A Eucaristia faz a Igreja. Antes de morrer, Jesus pede pela unidade: “Que todos sejam um, como Tu, ó Pai, estás em Mim e Eu em Ti; que também eles sejam um em nós, para que o mundo creia que Tu me enviaste” (Jo.17, 21). O Corpo e Sangue de Cristo, dado em alimento, é o sinal sacramental que significa e realiza a aliança definitiva com Deus, não selada, com sangue de animais, mas com o Precioso Sangue do Filho de Deus.

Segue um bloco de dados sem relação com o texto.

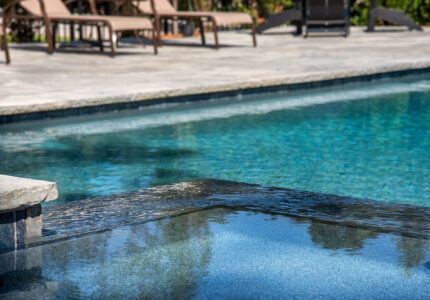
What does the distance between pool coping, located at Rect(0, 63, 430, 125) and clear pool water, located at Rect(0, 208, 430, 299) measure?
8.82ft

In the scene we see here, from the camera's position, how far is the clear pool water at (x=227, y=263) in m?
1.81

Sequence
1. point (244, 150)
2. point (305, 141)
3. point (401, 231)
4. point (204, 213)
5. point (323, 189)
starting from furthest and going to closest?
point (305, 141)
point (244, 150)
point (323, 189)
point (204, 213)
point (401, 231)

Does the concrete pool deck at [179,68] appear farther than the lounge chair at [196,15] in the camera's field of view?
No

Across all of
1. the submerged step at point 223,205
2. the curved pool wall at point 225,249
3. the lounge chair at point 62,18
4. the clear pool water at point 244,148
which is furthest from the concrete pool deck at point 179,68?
the curved pool wall at point 225,249

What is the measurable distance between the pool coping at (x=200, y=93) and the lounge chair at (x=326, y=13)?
399cm

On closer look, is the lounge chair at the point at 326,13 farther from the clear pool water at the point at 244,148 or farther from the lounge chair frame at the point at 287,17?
the clear pool water at the point at 244,148

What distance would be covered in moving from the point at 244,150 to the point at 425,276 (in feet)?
8.74

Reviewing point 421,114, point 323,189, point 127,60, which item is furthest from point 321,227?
point 127,60

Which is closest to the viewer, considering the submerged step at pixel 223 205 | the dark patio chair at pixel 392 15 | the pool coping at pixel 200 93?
the submerged step at pixel 223 205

Ao instituir a Eucaristia, Jesus deixa de comer para dar a comer aos Doze o alimento novo que sela a aliança nova e eterna com Cristo, em Deus. Jesus interrompe a Ceia Pascal, para criar algo novo e repartir o pão e entregar o cálice, com vinho, que passa a ser o alimento novo, descido do céu, obra de Deus e sinal obreiro da nova e eterna aliança com Deus, em Cristo, no Espírito. A Eucaristia é obra da Santíssima Trindade, é uma nova criação do dom celeste, que o Espírito, realiza na conversão e transformação ou transubstanciação do pão e do vinho que o Espírito faz. Na Epiclese ou oração da Invocação do Espírito Santo, que precede o relato da Instituição da Eucaristia, pedimos a vinda do Espírito, para que o pão e o vinho apresentados, se transformem no Corpo e Sangue de Nosso Senhor Jesus Cristo.

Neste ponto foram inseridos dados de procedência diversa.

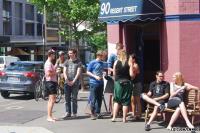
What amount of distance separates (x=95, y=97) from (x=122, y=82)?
1.22 m

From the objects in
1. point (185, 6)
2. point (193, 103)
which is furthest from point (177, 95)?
point (185, 6)

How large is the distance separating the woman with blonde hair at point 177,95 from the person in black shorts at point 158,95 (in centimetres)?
17

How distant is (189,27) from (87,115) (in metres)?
3.93

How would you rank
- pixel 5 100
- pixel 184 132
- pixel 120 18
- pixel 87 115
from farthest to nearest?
1. pixel 5 100
2. pixel 87 115
3. pixel 120 18
4. pixel 184 132

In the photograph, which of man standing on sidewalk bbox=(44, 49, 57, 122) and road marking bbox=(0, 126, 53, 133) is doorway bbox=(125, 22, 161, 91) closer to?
man standing on sidewalk bbox=(44, 49, 57, 122)

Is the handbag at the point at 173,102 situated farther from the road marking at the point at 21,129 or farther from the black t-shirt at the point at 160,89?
the road marking at the point at 21,129

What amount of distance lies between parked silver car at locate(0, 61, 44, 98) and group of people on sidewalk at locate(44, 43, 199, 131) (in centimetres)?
611

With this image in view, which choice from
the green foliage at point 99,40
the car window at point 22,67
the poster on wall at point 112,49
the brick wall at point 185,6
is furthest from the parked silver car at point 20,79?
the brick wall at point 185,6

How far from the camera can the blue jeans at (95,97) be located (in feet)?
44.6

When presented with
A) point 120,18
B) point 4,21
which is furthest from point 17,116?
point 4,21

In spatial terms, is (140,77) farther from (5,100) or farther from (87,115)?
(5,100)

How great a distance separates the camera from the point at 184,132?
1142 centimetres

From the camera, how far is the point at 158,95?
12094 millimetres

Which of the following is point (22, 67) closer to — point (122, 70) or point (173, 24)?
point (122, 70)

- – Na Solene Procissão, pelas ruas da Cidade iremos louvar, agradecer e adorar Jesus Sacramentado, reconhecendo que se não estabelecermos a frutuosa e íntima Aliança com Cristo e não nos deixarmos converter e transformar, por Ele, com Ele e n’Ele não o recebemos nem o comungamos. Há que discernir, confessar, adorar e reconhecer o verdadeiro pão do Céu, para não comermos nem bebermos a nossa condenação como adverte S. Paulo. Só viveremos unidos em aliança com Deus se crescermos e vivermos na comunhão fraterna e eclesial, pois “ ninguém pode ter a Deus por Pai se não quiser ter a Igreja por mãe” como diz S. Cipriano mártir e bispo de Cartago. E S. João o grande paladino do amor e da Eucaristia, diz, peremptório, na sua Primeira Carta: “ninguém diga que ama a Deus a quem não vê se não ama o irmão que vê”.
Durante a celebração e na Procissão, adoremos Jesus Sacramentado, dizendo:
“ Alma de Cristo santificai-me, Corpo de Cristo salvai-me, Sangue de Cristo inebriai-me, água do lado de Cristo lavai-me, paixão de Cristo confortai-me, ó bom Jesus ouvi-me, dentro das Vossas chagas escondei-me, do inimigo maligno defendei-me, na hora da minha morte chamai-me e mandai-me ir para Vós, para que Vos louve, com os Vossos Santos, pelos séculos dos séculos. Amen”.
Bendito, louvado, adorado e desagravado seja o Santíssimo Sacramento da Eucaristia, fruto do ventre sagrado da Virgem Puríssima Santa Maria!
Vila Real, Festa do Corpo de Deus, 31 de Maio de 2018.